▸ Stated exercise:
Copy each of the following records word for word, changing nothing.

** start of Material **

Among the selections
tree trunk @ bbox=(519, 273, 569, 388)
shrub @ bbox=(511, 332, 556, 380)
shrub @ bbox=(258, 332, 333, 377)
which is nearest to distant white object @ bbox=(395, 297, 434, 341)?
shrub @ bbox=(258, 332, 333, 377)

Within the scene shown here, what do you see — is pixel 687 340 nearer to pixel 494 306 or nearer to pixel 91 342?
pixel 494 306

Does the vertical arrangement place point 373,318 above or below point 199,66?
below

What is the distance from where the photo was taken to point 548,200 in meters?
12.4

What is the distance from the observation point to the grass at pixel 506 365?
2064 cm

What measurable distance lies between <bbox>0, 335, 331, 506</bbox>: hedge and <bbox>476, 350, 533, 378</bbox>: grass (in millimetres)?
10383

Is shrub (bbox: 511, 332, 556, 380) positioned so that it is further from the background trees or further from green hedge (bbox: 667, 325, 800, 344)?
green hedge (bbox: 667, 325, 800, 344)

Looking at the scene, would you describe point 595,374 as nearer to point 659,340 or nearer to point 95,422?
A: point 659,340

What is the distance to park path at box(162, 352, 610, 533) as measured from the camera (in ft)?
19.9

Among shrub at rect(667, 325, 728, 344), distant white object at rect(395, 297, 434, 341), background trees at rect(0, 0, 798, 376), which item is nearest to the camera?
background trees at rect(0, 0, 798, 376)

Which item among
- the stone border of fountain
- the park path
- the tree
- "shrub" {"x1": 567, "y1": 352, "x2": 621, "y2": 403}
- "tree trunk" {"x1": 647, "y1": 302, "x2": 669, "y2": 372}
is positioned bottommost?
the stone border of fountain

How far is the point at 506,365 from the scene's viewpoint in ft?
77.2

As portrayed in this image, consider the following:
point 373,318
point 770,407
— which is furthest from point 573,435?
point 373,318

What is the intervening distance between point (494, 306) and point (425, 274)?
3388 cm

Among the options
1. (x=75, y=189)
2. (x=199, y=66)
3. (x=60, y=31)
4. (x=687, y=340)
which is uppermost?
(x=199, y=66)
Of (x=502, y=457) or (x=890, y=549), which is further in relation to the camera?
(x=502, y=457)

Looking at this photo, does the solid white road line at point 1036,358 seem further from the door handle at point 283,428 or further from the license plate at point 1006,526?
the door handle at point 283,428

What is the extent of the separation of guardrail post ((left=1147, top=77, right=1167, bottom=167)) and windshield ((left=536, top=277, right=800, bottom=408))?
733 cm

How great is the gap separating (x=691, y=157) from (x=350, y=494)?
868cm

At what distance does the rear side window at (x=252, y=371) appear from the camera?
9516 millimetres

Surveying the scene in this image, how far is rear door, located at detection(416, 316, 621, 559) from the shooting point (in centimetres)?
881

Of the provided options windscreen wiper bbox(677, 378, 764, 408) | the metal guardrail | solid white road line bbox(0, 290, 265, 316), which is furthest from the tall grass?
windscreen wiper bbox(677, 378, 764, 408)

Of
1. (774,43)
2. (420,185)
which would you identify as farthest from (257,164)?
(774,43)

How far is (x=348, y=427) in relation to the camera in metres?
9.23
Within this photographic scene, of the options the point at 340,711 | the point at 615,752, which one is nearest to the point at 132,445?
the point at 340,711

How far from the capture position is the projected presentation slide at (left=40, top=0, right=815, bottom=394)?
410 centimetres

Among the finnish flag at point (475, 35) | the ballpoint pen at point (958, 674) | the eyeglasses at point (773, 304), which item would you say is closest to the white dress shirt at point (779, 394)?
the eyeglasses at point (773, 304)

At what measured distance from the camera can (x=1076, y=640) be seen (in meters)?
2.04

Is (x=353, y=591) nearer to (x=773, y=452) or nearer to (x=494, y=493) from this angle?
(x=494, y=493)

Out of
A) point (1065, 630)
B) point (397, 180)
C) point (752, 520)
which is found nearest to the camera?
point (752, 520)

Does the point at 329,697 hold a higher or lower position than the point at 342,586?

** end of Material **

▸ The solution:
Among the selections
tree trunk @ bbox=(519, 273, 569, 388)
shrub @ bbox=(511, 332, 556, 380)
shrub @ bbox=(258, 332, 333, 377)
which is nearest to distant white object @ bbox=(395, 297, 434, 341)?
shrub @ bbox=(258, 332, 333, 377)

Within the scene shown here, what do you see — is pixel 687 340 nearer to pixel 494 306 or nearer to pixel 91 342?
pixel 494 306

Does the vertical arrangement place point 373,318 above or below point 199,66?
below

What is the distance from where the photo was taken to point 548,200 in meters?
12.4

What is the distance from the observation point to the grass at pixel 506 365?
2064 cm

What measurable distance lies between <bbox>0, 335, 331, 506</bbox>: hedge and <bbox>476, 350, 533, 378</bbox>: grass (in millimetres)?
10383

Is shrub (bbox: 511, 332, 556, 380) positioned so that it is further from the background trees or further from green hedge (bbox: 667, 325, 800, 344)?
green hedge (bbox: 667, 325, 800, 344)

Looking at the scene, would you describe point 595,374 as nearer to point 659,340 or nearer to point 95,422?
A: point 659,340

What is the distance to park path at box(162, 352, 610, 533) as measured from the camera (in ft)?
19.9

Among shrub at rect(667, 325, 728, 344), distant white object at rect(395, 297, 434, 341), background trees at rect(0, 0, 798, 376), which item is nearest to the camera?
background trees at rect(0, 0, 798, 376)

Which item among
- the stone border of fountain
- the park path
- the tree
- "shrub" {"x1": 567, "y1": 352, "x2": 621, "y2": 403}
- "tree trunk" {"x1": 647, "y1": 302, "x2": 669, "y2": 372}
is positioned bottommost?
the stone border of fountain

How far is the point at 506,365 from the scene's viewpoint in ft?
77.2

As portrayed in this image, consider the following:
point 373,318
point 770,407
— which is furthest from point 573,435?
point 373,318

What is the intervening distance between point (494, 306) and point (425, 274)?
3388 cm

Among the options
1. (x=75, y=189)
2. (x=199, y=66)
3. (x=60, y=31)
4. (x=687, y=340)
which is uppermost?
(x=199, y=66)
Of (x=502, y=457) or (x=890, y=549), which is further in relation to the camera?
(x=502, y=457)

Looking at this photo, does the solid white road line at point 1036,358 seem further from the door handle at point 283,428 or further from the license plate at point 1006,526?
the door handle at point 283,428

What is the extent of the separation of guardrail post ((left=1147, top=77, right=1167, bottom=167)) and windshield ((left=536, top=277, right=800, bottom=408))?
733 cm

How great is the gap separating (x=691, y=157) from (x=350, y=494)?
868cm

At what distance does the rear side window at (x=252, y=371) appear from the camera?
9516 millimetres

Surveying the scene in this image, how far is rear door, located at detection(416, 316, 621, 559) from the shooting point (in centimetres)?
881

Of the provided options windscreen wiper bbox(677, 378, 764, 408) | the metal guardrail | solid white road line bbox(0, 290, 265, 316), which is furthest from the tall grass?
windscreen wiper bbox(677, 378, 764, 408)

Of
1. (774,43)
2. (420,185)
which would you identify as farthest from (257,164)?
(774,43)

How far is (x=348, y=427) in relation to the camera in metres?
9.23
Within this photographic scene, of the options the point at 340,711 | the point at 615,752, which one is nearest to the point at 132,445?
the point at 340,711

How far from the capture position is the projected presentation slide at (left=40, top=0, right=815, bottom=394)?
410 centimetres

Among the finnish flag at point (475, 35) | the ballpoint pen at point (958, 674) | the eyeglasses at point (773, 304), which item would you say is closest to the white dress shirt at point (779, 394)?
the eyeglasses at point (773, 304)

At what measured distance from the camera can (x=1076, y=640) be seen (in meters)?
2.04

Is (x=353, y=591) nearer to (x=773, y=452) or nearer to (x=494, y=493) from this angle?
(x=494, y=493)

Out of
A) point (1065, 630)
B) point (397, 180)
C) point (752, 520)
which is found nearest to the camera?
point (752, 520)

Does the point at 329,697 hold a higher or lower position than the point at 342,586?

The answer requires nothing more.